In some ways this lack of understanding can be a good thing - track down the Range Rover that's been listed as something completely different and chances are you'll have less competition when it comes to bidding. On the other hand, apart from some dodgy, unfocussed photographs and the seller's pitch, you've no way of knowing whether you're buying a good'un or a dog. And if the seller doesn't even know what kind of car he's selling, then chances are the pitch is going to be at best incomplete. Worse, he probably doesn't even know an engine needs oil, let alone where to put it.


And these pitches are illiterate. Sometimes astonishingly so. There are spelling mistakes aplenty - the sad result of years of poor education in this country. There is bizarre grammar - a scattergun approach to commas and the inevitable roaming apostrophes. But what I like most is the terrified stream of consciousness that grips the person faced with filling that blank form so that he can get as much money as possible for his dodgy motor. This, for example, is an advertisement for a Land Rover Discovery:






hi selling my disco due to moveing to ireland in the next few weeks only had full service january at cost of £573.01 even got receipt drives very well and never lets you down photos will follow next few days no buy it now full payment on collection within 5 days or prior arrangment can be delivered for a price
You can almost taste the breathless terror as the poor soul racks his brain trying to come up with a description that will sell his car. In the end, after screwing up his courage just about as far as it will go, he lets forth in a flood of jumbled words, hoping against hope that they will somehow rearrange themselves into a semblance of sense. I particularly like the precision of the one detail he has been able to focus on - the cost of its last service down to a penny. And there, lurking in the price, is the only punctuation mark in the whole description. Nothing else can be allowed to come between the reader and the words.

On the plus side, there's only two spelling mistakes. I don't count the failure to capitalise Ireland, since there are no other capitals in the whole thing. 



Other descriptions are much worse; I've picked this one out mainly because it's mercifully brief. But what worries me, what bothers me to the point I feel moved to blog about it, is the sheer weight of poor communication out there. In this country we've had compulsory universal education for a hundred and forty years. The minimum school leaving age has been 16 for almost forty years, and yet a quite astonishing number of people are unable to write properly. True, these people function well enough in society - they can afford to buy Range Rovers after all - but it does ask the question just what is it that schools do?

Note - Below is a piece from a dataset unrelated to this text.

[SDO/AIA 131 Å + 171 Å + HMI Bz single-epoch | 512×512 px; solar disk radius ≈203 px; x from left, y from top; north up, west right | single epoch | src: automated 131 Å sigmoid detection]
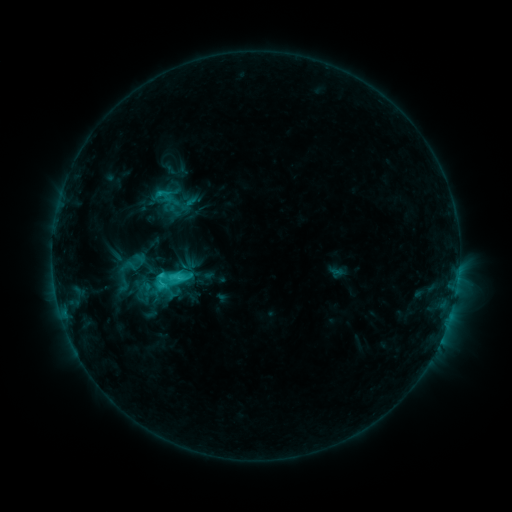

I don't know. And I don't pretend to have an answer to how to improve literacy except to spend more on education and spend it more wisely - easy words, very difficult job. And when all's said and done, people do seem to cope surprisingly well not knowing what a gerund is, or where to put an apostrophe, so maybe I should stop worrying. In the meantime I'll leave you with another gem from my fishing trip, and you can all ponder yourselves how best to educate a nation that stubbornly refuses to learn.


V8 DISCO LOOKS GRATE RUNS FINE HIGH MILES BUT EGNINE SWET U R BIDING TO BY NOT TO LOOK NO TIME WASTERS.
Yeah, I'd pay a grand for that. 




* like Cormac McCarthy, for instance. Brilliant writer, great stories, but why oh why oh why won't he use bloody inverted commas to delineate speech? Everyone else does. It's a well understood convention that works. Not doing it just makes the writing that much more difficult to read. 

Comments

It's not any better in Germany.
My SiL teaches my niece spelling and grammar at home, because the school doesn't bother. The kids are supposed to be creative and spelling gets in the way of that, obviously.